Review: Brian Wilson—A Fragile Genius Revealed

Brian Wilson /The long promised road/ Chicken Soup for Soul / Lay Line
4.5 out of five stars

Flush with both pity and tenderness, The long promised road It is a wonderful documentary that breaks the heart and provokes warmth at the same time. There have been other films about Brian Wilson, the tortured and tormented man/child, and the wonderful saga that took him and the Beach Boys from their all-American ancestry in Hawthorne California to their status as one of the greatest bands of all time, but few offer the shared personal views here. In a sense, it’s a day in Brian’s life, one that finds him and journalist Jason Vine taking a road trip to revisit Brian’s old places, giving him a chance to remember and reflect albeit with constant urges from Vine.

Not much of a talker, Wilson was still haunted by the demons that overcame him early on, and his mental illness never subsided. He appears restless and tormented to varying degrees, and sadness, insecurity and isolation are still palpable. While it is clear that his love for composing music – and his affection for Beach Boys music in particular – remain immediate and encased in his soul, his despair over the loss of his siblings and the abuse he received from his father never subsided. There is not a single moment nowadays that we see Brian smiling, and in fact, his pain is evident in every frame of the film.

While there’s no denying Wilson’s genius—as he has been highlighted in many of the great archival films he’s shown in the studio then and now—it’s also clear that he’s a troubled person, even by his own admission.

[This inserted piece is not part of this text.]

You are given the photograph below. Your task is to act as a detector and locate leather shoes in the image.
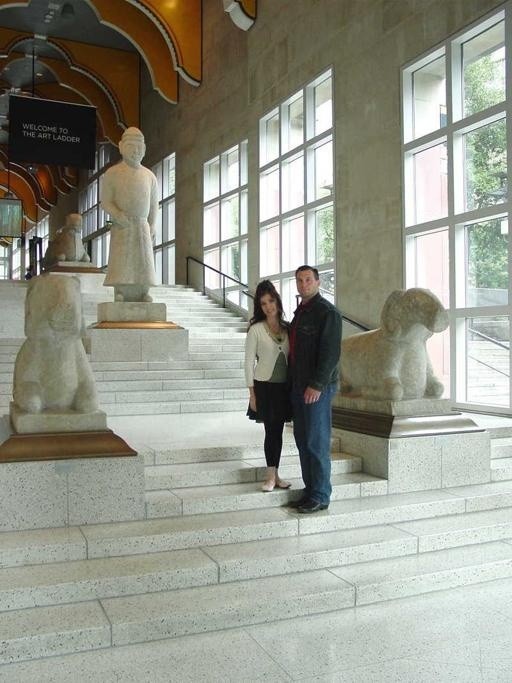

He often hints at his nervousness in social situations (“I haven’t had a boyfriend to talk to in three years,” he admits at one point) and before a performance. Ironically, the past three years have also seen him perform more concerts than he has done in all previous years combined.

Despite his acclaimed history—the documentary mentions the fact that by the time he was 22, Wilson had already amassed seven Beach Boys top ten hits—it’s clear he hasn’t. Obsessed with the need to please (songwriter/producer Linda Berry noted that his biggest rival was himself) and because of the voices he hears in his head, he continues to create. Any number of other artists — Elton John, Bruce Springsteen, Don Wass, Jim James, Nick Jonas, among them — vouch for his talents and commend the guy for breaking the rules and elevating pop music to a level that hasn’t scaled yet. Elton John insists that Wilson “thrown the rulebook away. Springsteen mentions how “Wilson got you out of your world and somewhere else.” He was explaining that he was simply amazed.

Fellow Beach Boy Al Jardine sums up his strengths succinctly. “With Brian, we hit the jackpot.”

In fact, the so-called “teenage symphonies of God” have never been equated.

However, when revisiting the past, the turmoil parallels the triumphs. The pain is palpable when he listens to a recording of his father scolding the boys during one of their early studio sessions. His stoic face gives way to tears while visiting the home of his late brother Carl, and even now, the humiliation he was subjected to by his fake psychiatrist and constant companion Eugene Landy still seems overwhelming. So too, when Fine told him that his writing partner and former Beach Boys director Jack Riley had passed away (about six years ago and no less). Wilson seems not only sad, but shaky as well.

Sometimes, LOng the promised road It’s hard to watch, given Wilson’s frailty approaching the age of 80. However, it also renews appreciation for this true American icon, who, despite her suffering, gave the world such wonderful gifts.